Latest release (March 2023)

Deprecation warning

What was changed

Key Summary Category
OCRNET‑636
OCRNET‑646
A slimmer, faster and more straightforward API has been introduced. See Added public APIs for details. New feature
OCRNET‑648 Most of the existing API classes and methods have been marked as deprecated to remind you to update your existing code. They remain functional but will be removed in release 23.11.0 (November 2023) in favor of the new API introduced in this release. See Deprecated APIs for details. Enhancement

Public API changes and backwards compatibility

This section lists all public API changes introduced in Aspose.OCR for .NET 23.3.1 that may affect the code of existing applications.

Added public APIs:

The following public APIs have been introduced in this release:

Aspose.OCR.OcrInput class

The universal class for providing any type of data (images, PDF documents, archives, folders, streams, arrays, and so on) to the new image processing and recognition methods.

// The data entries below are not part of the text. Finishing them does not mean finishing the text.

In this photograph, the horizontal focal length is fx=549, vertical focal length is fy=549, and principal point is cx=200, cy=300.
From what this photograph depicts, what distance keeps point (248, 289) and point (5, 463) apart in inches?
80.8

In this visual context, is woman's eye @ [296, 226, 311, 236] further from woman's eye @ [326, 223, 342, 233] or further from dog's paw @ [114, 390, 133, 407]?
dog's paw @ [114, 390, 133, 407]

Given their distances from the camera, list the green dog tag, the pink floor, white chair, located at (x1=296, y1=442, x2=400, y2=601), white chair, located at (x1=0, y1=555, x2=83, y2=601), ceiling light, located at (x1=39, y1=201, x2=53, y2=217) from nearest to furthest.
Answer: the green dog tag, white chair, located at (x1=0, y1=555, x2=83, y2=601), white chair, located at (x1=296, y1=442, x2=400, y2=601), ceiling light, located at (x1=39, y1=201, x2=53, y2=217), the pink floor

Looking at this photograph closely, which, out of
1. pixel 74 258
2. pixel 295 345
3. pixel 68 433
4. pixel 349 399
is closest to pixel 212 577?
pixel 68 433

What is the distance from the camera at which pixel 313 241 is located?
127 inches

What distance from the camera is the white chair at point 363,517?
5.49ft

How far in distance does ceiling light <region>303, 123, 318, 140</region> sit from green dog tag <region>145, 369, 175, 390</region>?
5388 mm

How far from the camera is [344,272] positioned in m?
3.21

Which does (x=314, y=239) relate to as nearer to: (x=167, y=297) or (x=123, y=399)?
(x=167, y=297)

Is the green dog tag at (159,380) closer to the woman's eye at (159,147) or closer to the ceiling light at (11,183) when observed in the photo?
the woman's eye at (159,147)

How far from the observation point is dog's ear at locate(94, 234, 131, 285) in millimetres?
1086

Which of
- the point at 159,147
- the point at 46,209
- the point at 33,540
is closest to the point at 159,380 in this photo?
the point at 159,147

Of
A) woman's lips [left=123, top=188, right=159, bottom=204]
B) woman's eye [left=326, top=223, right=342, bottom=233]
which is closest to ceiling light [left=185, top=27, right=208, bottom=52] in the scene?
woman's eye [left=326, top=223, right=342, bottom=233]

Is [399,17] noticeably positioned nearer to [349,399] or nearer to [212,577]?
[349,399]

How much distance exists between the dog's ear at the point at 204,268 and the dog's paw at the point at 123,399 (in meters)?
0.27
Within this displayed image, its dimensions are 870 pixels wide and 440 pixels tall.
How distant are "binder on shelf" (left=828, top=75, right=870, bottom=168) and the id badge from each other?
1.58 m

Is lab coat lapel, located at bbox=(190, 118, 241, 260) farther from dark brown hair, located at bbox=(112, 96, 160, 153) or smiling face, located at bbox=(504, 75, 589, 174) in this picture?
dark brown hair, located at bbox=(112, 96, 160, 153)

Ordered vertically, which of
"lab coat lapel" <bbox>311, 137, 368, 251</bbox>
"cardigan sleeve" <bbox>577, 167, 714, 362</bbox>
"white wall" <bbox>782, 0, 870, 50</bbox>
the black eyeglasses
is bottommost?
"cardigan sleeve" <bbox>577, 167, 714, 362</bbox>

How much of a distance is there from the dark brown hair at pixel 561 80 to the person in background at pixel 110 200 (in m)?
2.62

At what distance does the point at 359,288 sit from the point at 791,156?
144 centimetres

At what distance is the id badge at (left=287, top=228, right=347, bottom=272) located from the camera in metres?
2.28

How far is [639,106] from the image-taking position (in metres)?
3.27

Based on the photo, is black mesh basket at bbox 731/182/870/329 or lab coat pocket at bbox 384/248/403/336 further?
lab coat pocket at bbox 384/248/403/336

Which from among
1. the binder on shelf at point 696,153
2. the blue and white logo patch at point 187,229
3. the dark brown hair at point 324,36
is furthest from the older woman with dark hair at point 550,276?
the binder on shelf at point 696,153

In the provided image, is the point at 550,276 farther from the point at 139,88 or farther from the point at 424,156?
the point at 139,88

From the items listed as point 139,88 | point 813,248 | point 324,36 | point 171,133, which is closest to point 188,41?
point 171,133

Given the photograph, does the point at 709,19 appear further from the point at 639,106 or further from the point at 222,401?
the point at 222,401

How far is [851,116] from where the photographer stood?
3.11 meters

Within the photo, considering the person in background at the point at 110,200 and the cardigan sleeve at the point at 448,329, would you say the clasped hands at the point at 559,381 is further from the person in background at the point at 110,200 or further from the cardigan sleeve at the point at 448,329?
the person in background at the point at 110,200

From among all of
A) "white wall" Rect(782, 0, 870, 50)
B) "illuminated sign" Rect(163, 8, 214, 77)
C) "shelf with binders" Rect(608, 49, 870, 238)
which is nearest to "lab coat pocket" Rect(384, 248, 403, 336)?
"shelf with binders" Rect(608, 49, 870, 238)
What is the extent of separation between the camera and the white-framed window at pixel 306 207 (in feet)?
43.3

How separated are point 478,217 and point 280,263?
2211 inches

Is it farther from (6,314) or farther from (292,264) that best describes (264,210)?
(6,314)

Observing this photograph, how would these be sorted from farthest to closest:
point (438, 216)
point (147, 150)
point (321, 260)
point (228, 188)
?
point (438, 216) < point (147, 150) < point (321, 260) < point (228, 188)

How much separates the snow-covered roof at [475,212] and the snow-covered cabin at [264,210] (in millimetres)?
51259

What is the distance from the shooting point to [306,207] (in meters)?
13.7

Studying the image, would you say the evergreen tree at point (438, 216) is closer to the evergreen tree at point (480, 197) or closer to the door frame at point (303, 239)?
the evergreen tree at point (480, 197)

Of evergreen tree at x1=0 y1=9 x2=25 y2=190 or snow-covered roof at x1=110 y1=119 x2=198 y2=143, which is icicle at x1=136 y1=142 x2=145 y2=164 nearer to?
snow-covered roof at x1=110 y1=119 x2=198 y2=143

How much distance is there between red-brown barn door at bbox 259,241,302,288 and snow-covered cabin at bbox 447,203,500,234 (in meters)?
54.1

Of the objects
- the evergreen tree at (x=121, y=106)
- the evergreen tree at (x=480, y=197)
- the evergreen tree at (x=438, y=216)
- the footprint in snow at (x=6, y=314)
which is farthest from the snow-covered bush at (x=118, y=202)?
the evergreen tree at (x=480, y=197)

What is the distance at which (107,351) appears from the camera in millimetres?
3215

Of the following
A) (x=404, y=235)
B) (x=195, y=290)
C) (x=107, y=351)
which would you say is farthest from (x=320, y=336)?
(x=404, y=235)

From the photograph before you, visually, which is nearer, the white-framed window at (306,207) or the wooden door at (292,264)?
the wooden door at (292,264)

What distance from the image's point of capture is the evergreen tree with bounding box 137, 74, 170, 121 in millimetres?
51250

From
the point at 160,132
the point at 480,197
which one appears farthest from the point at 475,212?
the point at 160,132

Aspose.OCR.ImageProcessing class

Specially adjust one or more files to improve the accuracy and reliability of the OCR. This class provides extended replacements for Aspose.OCR.AsposeOcr.PreprocessImage method:

Method Action
Save(OcrInput images, string folderPath) Saves processed images to a folder. Replaces PreprocessImage method.
Render(OcrInput images) Processes files and returns an OcrInput object with adjusted images that can be passed to recognition methods.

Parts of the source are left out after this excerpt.